Alternative Regenwaldnutzung in Brasilien Raubbau wirft mehr ab als Öko-Forstwirschaft
In einigen Fällen funktioniert sie schon: die "sanfte Abholzung", die dem Wald genug Zeit gibt, sich wieder zu regenerieren. Wesentlich häufiger wird aber rücksichtloser Kahlschlag betrieben, denn noch rechnet sich für die Bevölkerung eine nachhaltige Bewirtschaftung nicht.
Von Gottfried Stein, ARD-Hörfunkstudio Südamerika
Das Gelände der Holzfirma Precious Woods liegt inmitten des Amazonas-Urwalds. Ein riesiger Schaufelbagger hebt meterlange Baumstämme wie Strohhalme hoch und stapelt sie fein säuberlich auf. Precious Woods ist eine Schweizer Firma, die sich auf "sanfte Holznutzung" spezialisiert hat.
Die Bäume würden sorgfältig geschlagen, ohne die Umwelt in Mitleidenschaft zu ziehen, erklärt Manager Tim van Eldik: „Der geringe Schaden kommt durch eine detaillierte Planung zustande, die Anwendung professioneller Schlagmethoden." Außerdem würden beim Abtransport der Bäume durch den Wald möglichst wenig Maschinen eingesetzt, so van Eldik.
"Sanfte Abholzung" steigert den Wert des Waldes
Normalerweise läuft der Kahlschlag im Regenwald rücksichtslos und unkontrolliert. Precious Woods hat seine riesigen Waldflächen nahe der Amazonasstadt Itacoatiara in unzählige Planquadrate geteilt. Pro Hektar werden 17 Kubikmeter Holz geschlagen, anschließend gibt man dem Gebiet 25 Jahre Zeit, wieder nachzuwachsen. Die Firma exportiert gezielt für den europäischen Edelholzmarkt. Die Nachfrage sei groß, sagt van Eldik. Deshalb werde auch der teurere Preis für zertifiziertes Holz gezahlt wird. Der Mehrpreis schwanke je nach Holzart zwischen 30 und 50 Prozent.

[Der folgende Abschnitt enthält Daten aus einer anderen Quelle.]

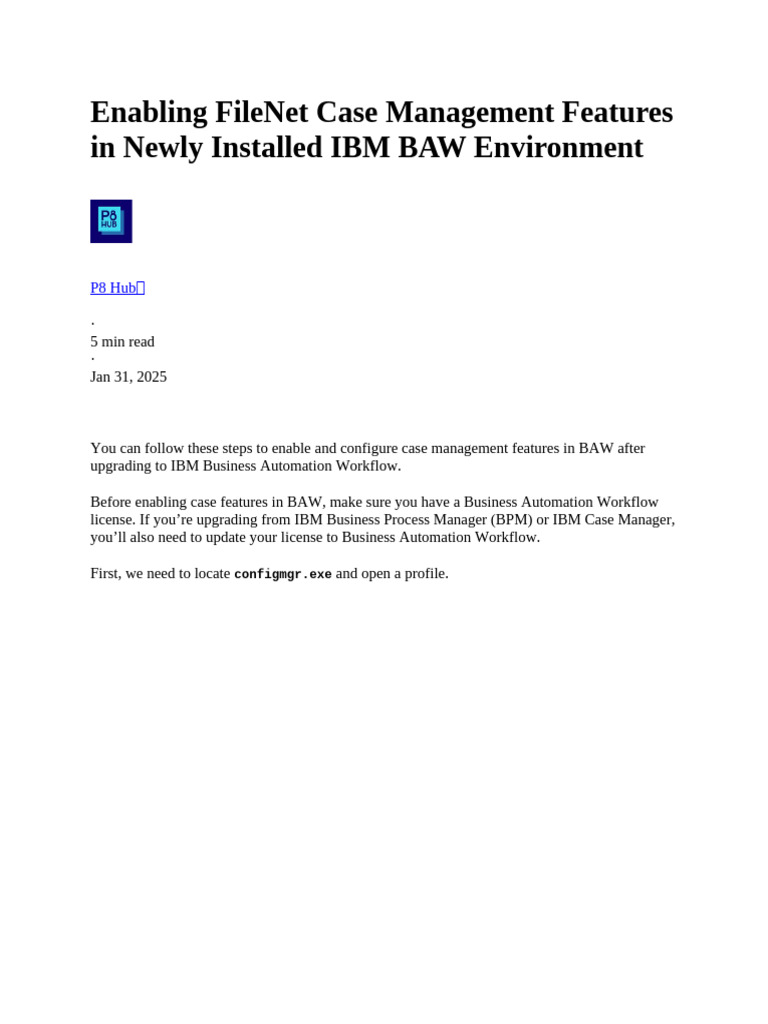 Enabling FileNet Case Management Features in Newly Installed IBM BAW Environment

P8 HUB

P8 Hub

·
5 min read
·
Jan 31, 2025

You can follow these steps to enable and configure case management features in BAW after upgrading to IBM Business Automation Workflow.

Before enabling case features in BAW, make sure you have a Business Automation Workflow license. If you're upgrading from IBM Business Process Manager (BPM) or IBM Case Manager, you'll also need to update your license to Business Automation Workflow.

First, we need to locate configmgr.exe and open a profile.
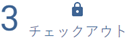 3

チェックアウト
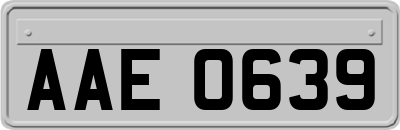 AAE 0639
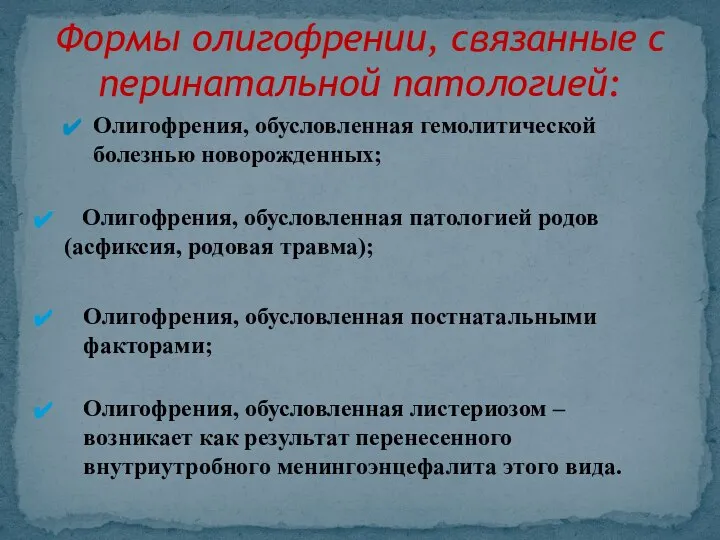 Формы олигофрении, связанные с перинатальной патологией:

✔ Олигофрения, обусловленная гемолитической болезнью новорожденных;

✔ Олигофрения, обусловленная патологией родов (асфиксия, родовая травма);

✔ Олигофрения, обусловленная постнатальными факторами;

✔ Олигофрения, обусловленная листериозом – возникает как результат перенесенного внутриутробного менингоэнцефалита этого вида.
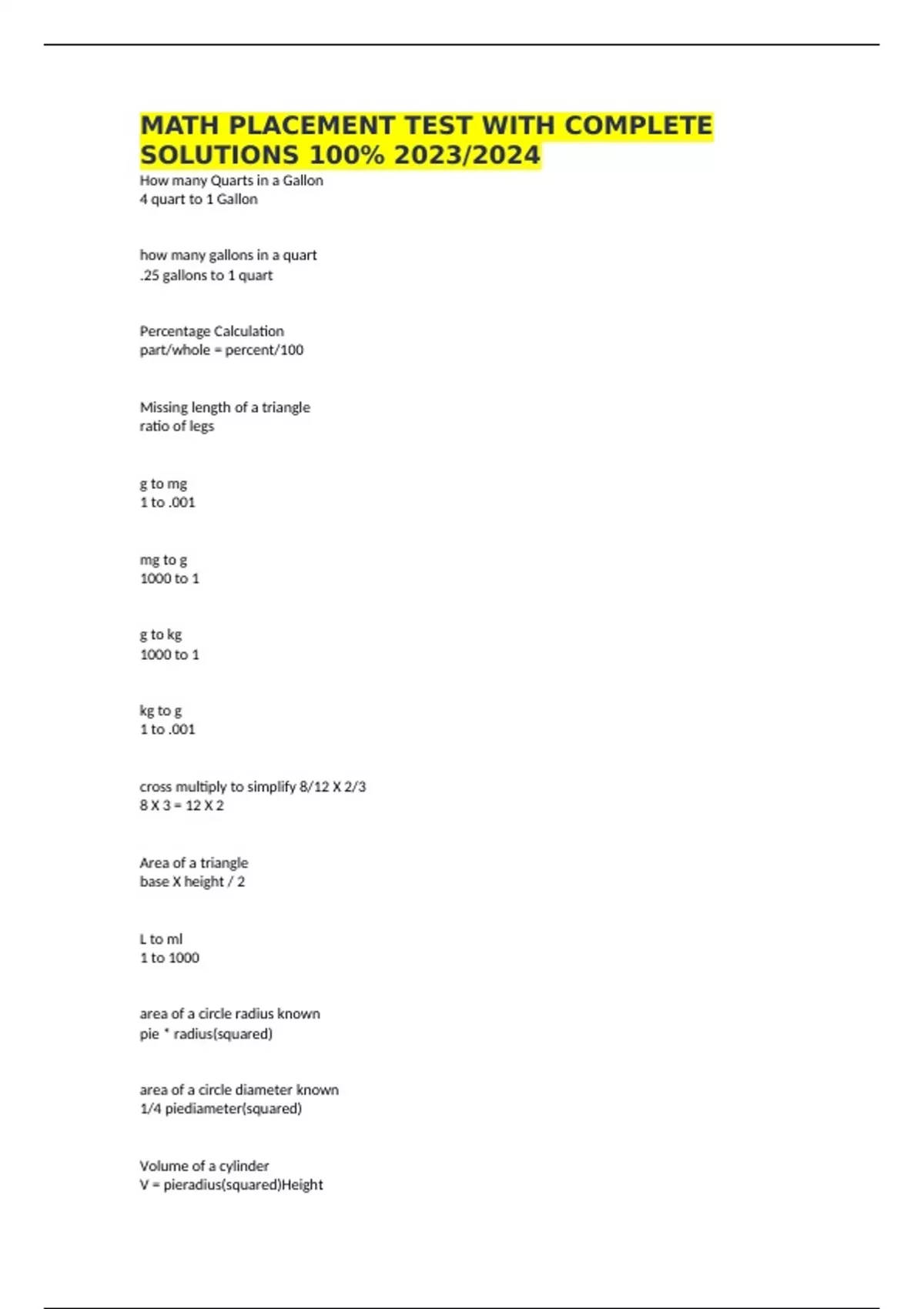 MATH PLACEMENT TEST WITH COMPLETE SOLUTIONS 100% 2023/2024

How many Quarts in a Gallon
4 quart to 1 Gallon

how many gallons in a quart
.25 gallons to 1 quart

Percentage Calculation
part/whole = percent/100

Missing length of a triangle
ratio of legs

g to mg
1 to .001

mg to g
1000 to 1

g to kg
1000 to 1

kg to g
1 to .001

cross multiply to simplify 8/12 X 2/3
8 X 3 = 12 X 2

Area of a triangle
base X height / 2

L to ml
1 to 1000

area of a circle radius known
pie * radius(squared)

area of a circle diameter known
1/4 piediameter(squared)

Volume of a cylinder
V = pieradius(squared)Height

Precious Woods ist ein Modell, das der Bundesstaat weiter ausbauen will, sagt Eduardo Braga, Gouverneur von Amazonien. Denn die weitere Entwicklung der Industrie müsse mit Umweltschutz vereint werden. "Installiert man hier eine Industrie, die mit illegalem Holz arbeitet, zerstört man die Umwelt. Installiert man eine Industrie die mit legalem, zertifiziertem, kontrolliertem Holz arbeitet, gewinnt der Wald an Wert."
Für die Bevölkerung rechnet sich Nachhaltigkeit noch nicht
Maguary ist ein kleines Dorf inmitten eines staatlich geschützten Waldes bei Santarem. Hier leben einige Dutzend Familien in kleinen, primitiven Holz- oder Backsteinhäuschen. Sie versuchen, eine alternative Einnahmequelle aufzubauen: Mit Kautschuk, den sie aus den Bäumen zapfen, produzieren sie Latex und verarbeiten es zu Handtaschen, Schuhen und Assesoires.
Aber der Absatz sei begrenzt, erzählt eine Frau: „Man kann davon leben, aber richtig viel Geld wirft es nicht ab. Wir bräuchten für unsere Produkte einen Absatzmarkt, den wir noch nicht gefunden haben." Beispielsweise eine Boutique, die eine feste Anzahl Taschen abnehmen würde, sagt sie. Bis jetzt werden die Produkte hauptsächlich an Touristen verkauft, die in das Dorf kommen.
Oft muss der Wald Plantagen für Palmöl, oder wie hier, Soja, weichen.
Dank einer Entwicklungsorganisation haben sie seit kurzem Internetanschluss und versuchen ihre Produkte im Netz anzubieten. Angeblich gibt es schon Anfragen aus brasilianischen Metropolen, sogar aus Europa - aber es fehlt die nötige Infrastruktur.
Ein kaum zu lösendes Problem, meint Paulo Adario, Amazonaskoordinator von Greenpeace: „Es ist traurig das zu sagen, aber es gibt Studien der Weltbank und des Instituts IMAZON, die belegen, dass der Raubbau am Regenwald mehr Geld für die ortsansässige Bevölkerung abwirft als die nachhaltige Bewirtschaftung."